Date
8 December 2016
Plants growing on rooftops could cause structural damage to buildings. In some cases, this is being done intentionally, according to legislator Jeremy Tam (inset). Photos: Facebook/Jeremy Tam, HKEJ
Plants growing on rooftops could cause structural damage to buildings. In some cases, this is being done intentionally, according to legislator Jeremy Tam (inset). Photos: Facebook/Jeremy Tam, HKEJ

Lawmaker exposes sinister tactics in building repossessions

Investors engaged in buying old residential buildings at auctions are using sinister tactics to force tenants out and get a good price.

The evictions are intended to enable them to avoid paying hefty compensation, news website hk01.com reports, citing lawmaker Jeremy Tam.

The tactics don’t involve intimidation but an intentional attempt to cause damage to the buildings, according to the newly elected Civic Party legislator.

He said some people have been seen planting seeds on rooftops, purportedly to cause damage to the waterproof layers when the roots and stems of the plants grow through the cracks.

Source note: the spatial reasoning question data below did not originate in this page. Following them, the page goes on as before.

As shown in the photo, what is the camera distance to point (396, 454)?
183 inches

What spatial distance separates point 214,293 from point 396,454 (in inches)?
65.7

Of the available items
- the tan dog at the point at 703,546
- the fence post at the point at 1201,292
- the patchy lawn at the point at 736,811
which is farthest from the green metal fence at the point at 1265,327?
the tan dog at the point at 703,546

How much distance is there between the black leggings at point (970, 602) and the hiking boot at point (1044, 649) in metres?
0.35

Tam said the activity is clearly aimed at causing structural damage.

The building in question is a 50-year-old, nine-story, tenement block on Hong Kong Island. 

So Yiu-kwan, an expert in structural engineering, said water that seeps through the waterproof layer could speed up rusting of reinforcing steel bars.

Fixing it will cost a fortune, So said.

He said a similar case in which plants were used to cause damage occurred in a building in Sheung Wan in 2013.

Tam said the investors could use the damage as an excuse to suppress compensation to existing tenants and force the landlords to sell the property cheaply, according to Apple Daily.  

Tam said building owners should watch out for strangers to protect their property.

Also, they should pay more attention to abnormal plant growth on rooftops, he said.